Exercise requirements:
Set down all the records below, word for word.

___

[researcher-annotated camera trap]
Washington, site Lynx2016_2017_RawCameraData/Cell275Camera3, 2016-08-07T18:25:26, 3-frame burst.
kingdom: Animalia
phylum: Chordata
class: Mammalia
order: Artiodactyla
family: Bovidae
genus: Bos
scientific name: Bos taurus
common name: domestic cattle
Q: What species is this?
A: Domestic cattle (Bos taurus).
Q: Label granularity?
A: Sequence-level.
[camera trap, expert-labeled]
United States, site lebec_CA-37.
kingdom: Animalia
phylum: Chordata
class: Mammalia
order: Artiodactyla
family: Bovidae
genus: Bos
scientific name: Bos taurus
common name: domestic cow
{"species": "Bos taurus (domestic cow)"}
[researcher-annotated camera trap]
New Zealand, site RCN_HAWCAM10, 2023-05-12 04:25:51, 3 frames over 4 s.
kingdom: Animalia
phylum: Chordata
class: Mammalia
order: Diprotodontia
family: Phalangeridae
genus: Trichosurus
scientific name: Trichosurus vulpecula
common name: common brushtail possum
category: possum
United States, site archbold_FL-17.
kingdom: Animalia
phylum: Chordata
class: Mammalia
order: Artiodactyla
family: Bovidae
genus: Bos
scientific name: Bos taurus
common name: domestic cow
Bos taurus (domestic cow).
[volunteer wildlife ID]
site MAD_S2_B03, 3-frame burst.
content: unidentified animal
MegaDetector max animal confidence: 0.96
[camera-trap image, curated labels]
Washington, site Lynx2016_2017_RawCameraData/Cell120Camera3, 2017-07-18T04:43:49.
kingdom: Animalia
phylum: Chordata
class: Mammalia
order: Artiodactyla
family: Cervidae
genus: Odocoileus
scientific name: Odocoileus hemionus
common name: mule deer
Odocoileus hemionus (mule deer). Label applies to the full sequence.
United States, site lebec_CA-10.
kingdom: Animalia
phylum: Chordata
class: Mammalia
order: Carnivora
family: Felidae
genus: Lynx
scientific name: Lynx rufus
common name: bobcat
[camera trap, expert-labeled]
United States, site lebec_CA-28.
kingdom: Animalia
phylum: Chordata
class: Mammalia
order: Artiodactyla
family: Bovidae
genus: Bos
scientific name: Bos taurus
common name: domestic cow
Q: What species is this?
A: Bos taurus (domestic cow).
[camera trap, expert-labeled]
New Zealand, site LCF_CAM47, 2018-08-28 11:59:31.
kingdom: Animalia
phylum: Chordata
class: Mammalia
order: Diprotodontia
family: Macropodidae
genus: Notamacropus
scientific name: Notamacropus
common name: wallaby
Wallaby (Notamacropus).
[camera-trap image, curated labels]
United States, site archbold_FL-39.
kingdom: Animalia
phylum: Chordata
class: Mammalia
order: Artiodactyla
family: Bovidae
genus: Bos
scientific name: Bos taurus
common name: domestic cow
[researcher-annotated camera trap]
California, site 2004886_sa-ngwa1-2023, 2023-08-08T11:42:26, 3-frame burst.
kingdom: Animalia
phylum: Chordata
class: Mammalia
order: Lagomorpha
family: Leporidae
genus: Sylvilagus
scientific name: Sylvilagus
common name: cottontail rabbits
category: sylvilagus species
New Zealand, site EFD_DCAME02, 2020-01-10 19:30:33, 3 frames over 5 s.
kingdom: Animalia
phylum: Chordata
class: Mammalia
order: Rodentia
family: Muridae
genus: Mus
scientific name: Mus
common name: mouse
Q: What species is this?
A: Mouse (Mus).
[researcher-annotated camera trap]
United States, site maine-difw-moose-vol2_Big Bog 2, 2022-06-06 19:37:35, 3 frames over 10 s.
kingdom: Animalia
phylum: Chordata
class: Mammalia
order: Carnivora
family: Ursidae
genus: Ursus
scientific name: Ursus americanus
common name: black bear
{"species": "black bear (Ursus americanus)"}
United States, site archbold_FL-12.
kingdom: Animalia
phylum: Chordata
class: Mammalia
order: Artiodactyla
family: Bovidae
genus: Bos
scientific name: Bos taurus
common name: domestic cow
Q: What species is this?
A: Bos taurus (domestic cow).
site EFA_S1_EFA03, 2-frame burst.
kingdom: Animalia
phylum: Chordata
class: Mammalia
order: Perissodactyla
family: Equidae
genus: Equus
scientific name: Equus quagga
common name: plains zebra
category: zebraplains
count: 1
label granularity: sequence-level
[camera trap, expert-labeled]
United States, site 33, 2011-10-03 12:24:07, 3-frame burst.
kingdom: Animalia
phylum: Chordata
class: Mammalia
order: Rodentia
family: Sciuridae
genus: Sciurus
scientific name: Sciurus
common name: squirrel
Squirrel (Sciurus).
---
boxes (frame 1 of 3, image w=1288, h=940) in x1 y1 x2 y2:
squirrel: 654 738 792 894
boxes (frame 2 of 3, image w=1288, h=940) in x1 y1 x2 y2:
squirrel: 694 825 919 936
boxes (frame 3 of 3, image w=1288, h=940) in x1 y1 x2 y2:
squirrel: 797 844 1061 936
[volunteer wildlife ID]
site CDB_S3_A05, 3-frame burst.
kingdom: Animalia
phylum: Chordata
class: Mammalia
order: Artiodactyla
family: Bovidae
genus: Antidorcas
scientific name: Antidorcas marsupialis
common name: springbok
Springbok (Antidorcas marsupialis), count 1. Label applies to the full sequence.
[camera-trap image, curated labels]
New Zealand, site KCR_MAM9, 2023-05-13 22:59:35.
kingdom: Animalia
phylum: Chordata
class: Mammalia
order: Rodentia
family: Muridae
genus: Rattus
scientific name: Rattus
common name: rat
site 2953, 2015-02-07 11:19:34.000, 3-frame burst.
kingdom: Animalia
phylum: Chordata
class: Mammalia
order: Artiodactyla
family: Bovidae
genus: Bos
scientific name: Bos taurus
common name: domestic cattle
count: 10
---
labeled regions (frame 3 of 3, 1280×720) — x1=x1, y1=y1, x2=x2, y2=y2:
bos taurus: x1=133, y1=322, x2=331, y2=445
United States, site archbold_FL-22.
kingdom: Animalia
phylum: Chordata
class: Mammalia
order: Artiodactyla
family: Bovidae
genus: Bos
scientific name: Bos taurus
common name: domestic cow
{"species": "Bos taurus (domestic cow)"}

___

Expected answer:
[researcher-annotated camera trap]
Washington, site Lynx2016_2017_RawCameraData/Cell275Camera3, 2016-08-07T18:25:26, 3-frame burst.
kingdom: Animalia
phylum: Chordata
class: Mammalia
order: Artiodactyla
family: Bovidae
genus: Bos
scientific name: Bos taurus
common name: domestic cattle
Q: What species is this?
A: Domestic cattle (Bos taurus).
Q: Label granularity?
A: Sequence-level.
[camera trap, expert-labeled]
United States, site lebec_CA-37.
kingdom: Animalia
phylum: Chordata
class: Mammalia
order: Artiodactyla
family: Bovidae
genus: Bos
scientific name: Bos taurus
common name: domestic cow
{"species": "Bos taurus (domestic cow)"}
[researcher-annotated camera trap]
New Zealand, site RCN_HAWCAM10, 2023-05-12 04:25:51, 3 frames over 4 s.
kingdom: Animalia
phylum: Chordata
class: Mammalia
order: Diprotodontia
family: Phalangeridae
genus: Trichosurus
scientific name: Trichosurus vulpecula
common name: common brushtail possum
category: possum
United States, site archbold_FL-17.
kingdom: Animalia
phylum: Chordata
class: Mammalia
order: Artiodactyla
family: Bovidae
genus: Bos
scientific name: Bos taurus
common name: domestic cow
Bos taurus (domestic cow).
[volunteer wildlife ID]
site MAD_S2_B03, 3-frame burst.
content: unidentified animal
MegaDetector max animal confidence: 0.96
[camera-trap image, curated labels]
Washington, site Lynx2016_2017_RawCameraData/Cell120Camera3, 2017-07-18T04:43:49.
kingdom: Animalia
phylum: Chordata
class: Mammalia
order: Artiodactyla
family: Cervidae
genus: Odocoileus
scientific name: Odocoileus hemionus
common name: mule deer
Odocoileus hemionus (mule deer). Label applies to the full sequence.
United States, site lebec_CA-10.
kingdom: Animalia
phylum: Chordata
class: Mammalia
order: Carnivora
family: Felidae
genus: Lynx
scientific name: Lynx rufus
common name: bobcat
[camera trap, expert-labeled]
United States, site lebec_CA-28.
kingdom: Animalia
phylum: Chordata
class: Mammalia
order: Artiodactyla
family: Bovidae
genus: Bos
scientific name: Bos taurus
common name: domestic cow
Q: What species is this?
A: Bos taurus (domestic cow).
[camera trap, expert-labeled]
New Zealand, site LCF_CAM47, 2018-08-28 11:59:31.
kingdom: Animalia
phylum: Chordata
class: Mammalia
order: Diprotodontia
family: Macropodidae
genus: Notamacropus
scientific name: Notamacropus
common name: wallaby
Wallaby (Notamacropus).
[camera-trap image, curated labels]
United States, site archbold_FL-39.
kingdom: Animalia
phylum: Chordata
class: Mammalia
order: Artiodactyla
family: Bovidae
genus: Bos
scientific name: Bos taurus
common name: domestic cow
[researcher-annotated camera trap]
California, site 2004886_sa-ngwa1-2023, 2023-08-08T11:42:26, 3-frame burst.
kingdom: Animalia
phylum: Chordata
class: Mammalia
order: Lagomorpha
family: Leporidae
genus: Sylvilagus
scientific name: Sylvilagus
common name: cottontail rabbits
category: sylvilagus species
New Zealand, site EFD_DCAME02, 2020-01-10 19:30:33, 3 frames over 5 s.
kingdom: Animalia
phylum: Chordata
class: Mammalia
order: Rodentia
family: Muridae
genus: Mus
scientific name: Mus
common name: mouse
Q: What species is this?
A: Mouse (Mus).
[researcher-annotated camera trap]
United States, site maine-difw-moose-vol2_Big Bog 2, 2022-06-06 19:37:35, 3 frames over 10 s.
kingdom: Animalia
phylum: Chordata
class: Mammalia
order: Carnivora
family: Ursidae
genus: Ursus
scientific name: Ursus americanus
common name: black bear
{"species": "black bear (Ursus americanus)"}
United States, site archbold_FL-12.
kingdom: Animalia
phylum: Chordata
class: Mammalia
order: Artiodactyla
family: Bovidae
genus: Bos
scientific name: Bos taurus
common name: domestic cow
Q: What species is this?
A: Bos taurus (domestic cow).
site EFA_S1_EFA03, 2-frame burst.
kingdom: Animalia
phylum: Chordata
class: Mammalia
order: Perissodactyla
family: Equidae
genus: Equus
scientific name: Equus quagga
common name: plains zebra
category: zebraplains
count: 1
label granularity: sequence-level
[camera trap, expert-labeled]
United States, site 33, 2011-10-03 12:24:07, 3-frame burst.
kingdom: Animalia
phylum: Chordata
class: Mammalia
order: Rodentia
family: Sciuridae
genus: Sciurus
scientific name: Sciurus
common name: squirrel
Squirrel (Sciurus).
---
boxes (frame 1 of 3, image w=1288, h=940) in x1 y1 x2 y2:
squirrel: 654 738 792 894
boxes (frame 2 of 3, image w=1288, h=940) in x1 y1 x2 y2:
squirrel: 694 825 919 936
boxes (frame 3 of 3, image w=1288, h=940) in x1 y1 x2 y2:
squirrel: 797 844 1061 936
[volunteer wildlife ID]
site CDB_S3_A05, 3-frame burst.
kingdom: Animalia
phylum: Chordata
class: Mammalia
order: Artiodactyla
family: Bovidae
genus: Antidorcas
scientific name: Antidorcas marsupialis
common name: springbok
Springbok (Antidorcas marsupialis), count 1. Label applies to the full sequence.
[camera-trap image, curated labels]
New Zealand, site KCR_MAM9, 2023-05-13 22:59:35.
kingdom: Animalia
phylum: Chordata
class: Mammalia
order: Rodentia
family: Muridae
genus: Rattus
scientific name: Rattus
common name: rat
site 2953, 2015-02-07 11:19:34.000, 3-frame burst.
kingdom: Animalia
phylum: Chordata
class: Mammalia
order: Artiodactyla
family: Bovidae
genus: Bos
scientific name: Bos taurus
common name: domestic cattle
count: 10
---
labeled regions (frame 3 of 3, 1280×720) — x1=x1, y1=y1, x2=x2, y2=y2:
bos taurus: x1=133, y1=322, x2=331, y2=445
United States, site archbold_FL-22.
kingdom: Animalia
phylum: Chordata
class: Mammalia
order: Artiodactyla
family: Bovidae
genus: Bos
scientific name: Bos taurus
common name: domestic cow
{"species": "Bos taurus (domestic cow)"}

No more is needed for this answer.